Registros de preguntas de razonamiento espacial
§
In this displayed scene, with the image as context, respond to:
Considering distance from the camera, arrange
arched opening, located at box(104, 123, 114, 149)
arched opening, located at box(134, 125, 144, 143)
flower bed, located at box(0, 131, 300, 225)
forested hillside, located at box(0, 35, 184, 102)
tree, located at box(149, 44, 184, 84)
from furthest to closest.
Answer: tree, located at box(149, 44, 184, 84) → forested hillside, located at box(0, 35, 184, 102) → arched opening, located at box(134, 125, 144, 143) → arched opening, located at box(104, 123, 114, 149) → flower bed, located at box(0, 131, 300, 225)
§
Consigna> Sustituya "furthest" por "farthest" en todos los registros y reproduzca las líneas sin ningún otro cambio.

Respuesta>
In this displayed scene, with the image as context, respond to:
Considering distance from the camera, arrange
arched opening, located at box(104, 123, 114, 149)
arched opening, located at box(134, 125, 144, 143)
flower bed, located at box(0, 131, 300, 225)
forested hillside, located at box(0, 35, 184, 102)
tree, located at box(149, 44, 184, 84)
from farthest to closest.
Answer: tree, located at box(149, 44, 184, 84) → forested hillside, located at box(0, 35, 184, 102) → arched opening, located at box(134, 125, 144, 143) → arched opening, located at box(104, 123, 114, 149) → flower bed, located at box(0, 131, 300, 225)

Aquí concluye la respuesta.